Cualquier lector que viaje en subte estará seguramente aburrido de ver, sobre los artefactos para recargar la tarjeta SUBE, el cartelito: “No hay carga”. Desde ya, debe saber que el cartelito falsea la realidad: nunca hay ni deja de haber carga, ya que ese aparato no es una caja, una suerte de alcancía electrónica en la que alguien mete una equis cantidad de carga. Siempre hay carga; lo que no hay es la voluntad del boletero de darle carga a usted, pero no a usted por ser usted, sino a usted como ser humano, así, en general, como la presidenta habla de los sindicalistas. Y como para darle la razón, es fácil comprobar que el no darle carga a usted como ser humano no es una decisión individual del boletero, sino que es una decisión colectiva, de alguna instancia gremial, vaya uno a saber si de la UTA o del nuevo sindicato de empleados de subtes, pues todos los artefactos de recarga se quedan “sin carga” con asombrosa sincronización.

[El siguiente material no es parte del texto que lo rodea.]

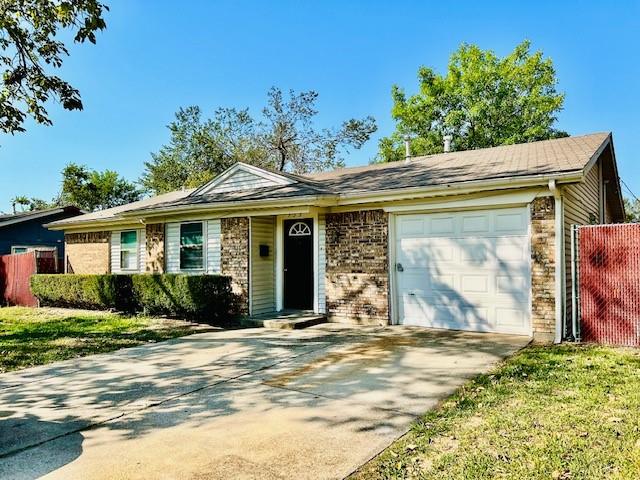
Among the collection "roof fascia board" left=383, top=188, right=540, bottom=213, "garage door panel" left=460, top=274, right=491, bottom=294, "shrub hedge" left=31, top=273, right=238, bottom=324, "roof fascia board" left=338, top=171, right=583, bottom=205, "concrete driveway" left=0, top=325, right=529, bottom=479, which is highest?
"roof fascia board" left=338, top=171, right=583, bottom=205

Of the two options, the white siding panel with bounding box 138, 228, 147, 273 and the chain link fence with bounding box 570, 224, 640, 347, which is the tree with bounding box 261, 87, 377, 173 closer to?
the white siding panel with bounding box 138, 228, 147, 273

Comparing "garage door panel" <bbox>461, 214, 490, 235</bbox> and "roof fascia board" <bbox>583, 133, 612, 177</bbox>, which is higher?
"roof fascia board" <bbox>583, 133, 612, 177</bbox>

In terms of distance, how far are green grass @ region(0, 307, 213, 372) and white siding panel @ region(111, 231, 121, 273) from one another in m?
2.32

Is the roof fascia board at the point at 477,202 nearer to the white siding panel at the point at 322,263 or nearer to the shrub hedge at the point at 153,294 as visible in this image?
the white siding panel at the point at 322,263

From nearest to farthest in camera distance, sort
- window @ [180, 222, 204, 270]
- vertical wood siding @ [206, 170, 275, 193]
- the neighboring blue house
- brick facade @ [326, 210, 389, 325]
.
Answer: brick facade @ [326, 210, 389, 325]
vertical wood siding @ [206, 170, 275, 193]
window @ [180, 222, 204, 270]
the neighboring blue house

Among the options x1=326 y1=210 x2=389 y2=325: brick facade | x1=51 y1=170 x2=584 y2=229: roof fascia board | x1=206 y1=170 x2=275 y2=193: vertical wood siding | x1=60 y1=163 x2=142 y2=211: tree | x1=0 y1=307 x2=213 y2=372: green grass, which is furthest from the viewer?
x1=60 y1=163 x2=142 y2=211: tree

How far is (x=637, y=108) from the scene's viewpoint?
2542cm

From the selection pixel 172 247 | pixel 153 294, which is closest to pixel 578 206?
pixel 153 294

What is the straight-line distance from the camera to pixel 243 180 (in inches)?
481

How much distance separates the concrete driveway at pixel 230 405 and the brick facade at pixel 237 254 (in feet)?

¿Y sabe usted por qué “no hay carga”?
–Porque el gobierno no pone aparatos para recargar la tarjeta y nos lo enchufa a nosotros –explicó el avispado trabajador al confundido preguntón, que de buena fe había indagado cómo funcionan esos artefactos–.Y el convenio dice que nosotros tenemos que vender los boletos de metrovías, así que los SUBE los cargamos, si queremos. Venga de 4 a 9 que se la cargo sin ningún problema.
–Es cierto –dijo el preguntón– que lo de la tarjeta SUBE se hizo muy a la bartola y que no hay kioscos en que se pueda recargar, así como uno recarga los celulares, ¿pero a ustedes los hacen trabajar más tiempo?
–No, pero el convenio dice que tenemos que vender boletos para Metrovías, no trabajar para el gobierno.
–¿Usted trabaja para alguna empresa de transportes de colectivos?
El avispado trabajador pareció ir perdiendo la paciencia.
–¿Por qué? –dijo de mala manera.
–Porque la tarjeta SUBEe es para subsidiar a los pasajeros, así que hay muchas empresas de colectivos tirando la bronca porque se quedan sin el curro de la reventa del gas oil subsidiado y sabotean la tarjeta.
–¿Y a mí qué me importa?
–Uno de los sabotajes es que no haya “carga”
–Que el gobierno ponga las máquinas para cargar tarjetas y no nos joda a nosotros.
–Se imaginará –apuntó el preguntón– que si hubiera kioscos donde se pudiera recargar la tarjeta, nadie vendría a cargarlas acá, que hay que bajar la escalera y encima hacer cola justo cuando viene el subte.
–Mejor.
–Pero hay más gente que usa tarjeta que la que compra boletos.
El avispado trabajador asintió.
–Y medida que pase el tiempo los que saquen boletos serán menos –insistió el preguntón–, porque es más cómodo y práctico recargar la tarjeta.
–El convenio dice que tengo que vender boletos de Metrovías.
–Pero se dará cuenta de que si cada vez más gente usa la tarjeta, muy poquitos comprarán el boleto.
El avispado trabajador se alzó de hombros.
–¿Y usted cree que Metrovías le va a seguir pagando el sueldo para vender veinte o treinta tarjetas? Pondrán una máquina para vender tarjetas y listo.
–No sé. El convenio dice que tengo que vender tarjetas de metrovías. La tarjeta SUBE la recargo si quiero.
–Mejor que quiera, porque si le sacan el aparato para la recarga y vende diez boletos por día, lo van a rajar. Imagínese cómo va a temblar Macri cuando hagan paro: si no le importa un carajo. Y no sé de qué otra cosa puede laburar un boletero de subte.
–Recargar la tarjeta no es mi trabajo.
Fue entonces que el preguntón no tuvo mejor ocurrencia que comentarle al avispado trabajador la historia de la pintura de la escuela holandesa del siglo XVI. Y prueba de que la estupidez conduce al hombre a la ruina es que el preguntón tuvo que ser protegido de las justas iras de los trabajadores de Metrovías por un agente de la Policía Federal, de los que todavía custodian las estaciones de subte.